**DATA SHOWN:**

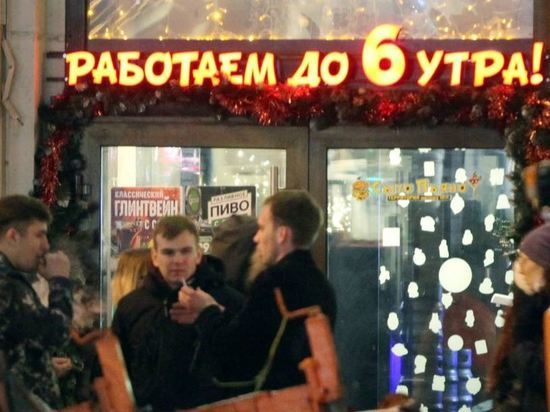 Гостей Москвы будут пускать в рестораны по результатам ПЦР-теста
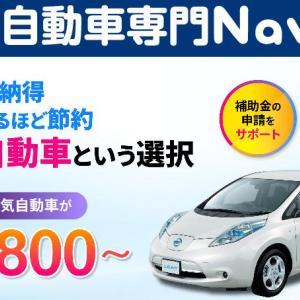 電気自動車専門Naviで電気自動車が安くなる?充電が面倒くさい?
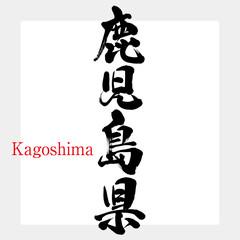 鹿児島県・Kagoshima(筆文字・手書き)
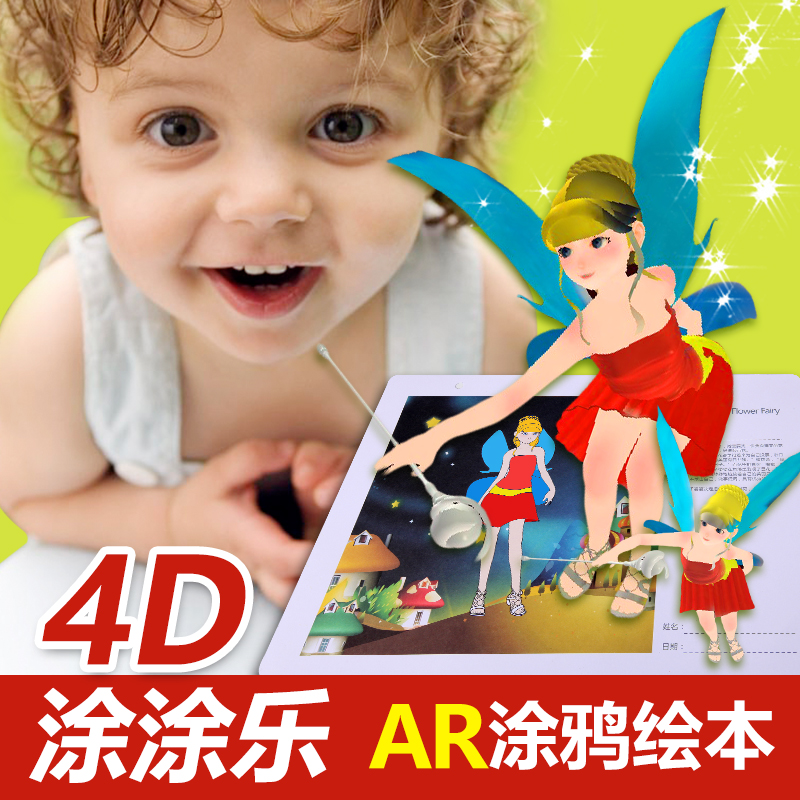 Green love 4d ar version of the tu tu music figure tu tu music 2 music intelligent early childhood books with sound Picture book pinyin literacy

**WORK TO COMPLETE:** Drop the images and return the data verbatim.

**TASK RESULT:**
 Гостей Москвы будут пускать в рестораны по результатам ПЦР-теста
 電気自動車専門Naviで電気自動車が安くなる?充電が面倒くさい?
 鹿児島県・Kagoshima(筆文字・手書き)
 Green love 4d ar version of the tu tu music figure tu tu music 2 music intelligent early childhood books with sound Picture book pinyin literacy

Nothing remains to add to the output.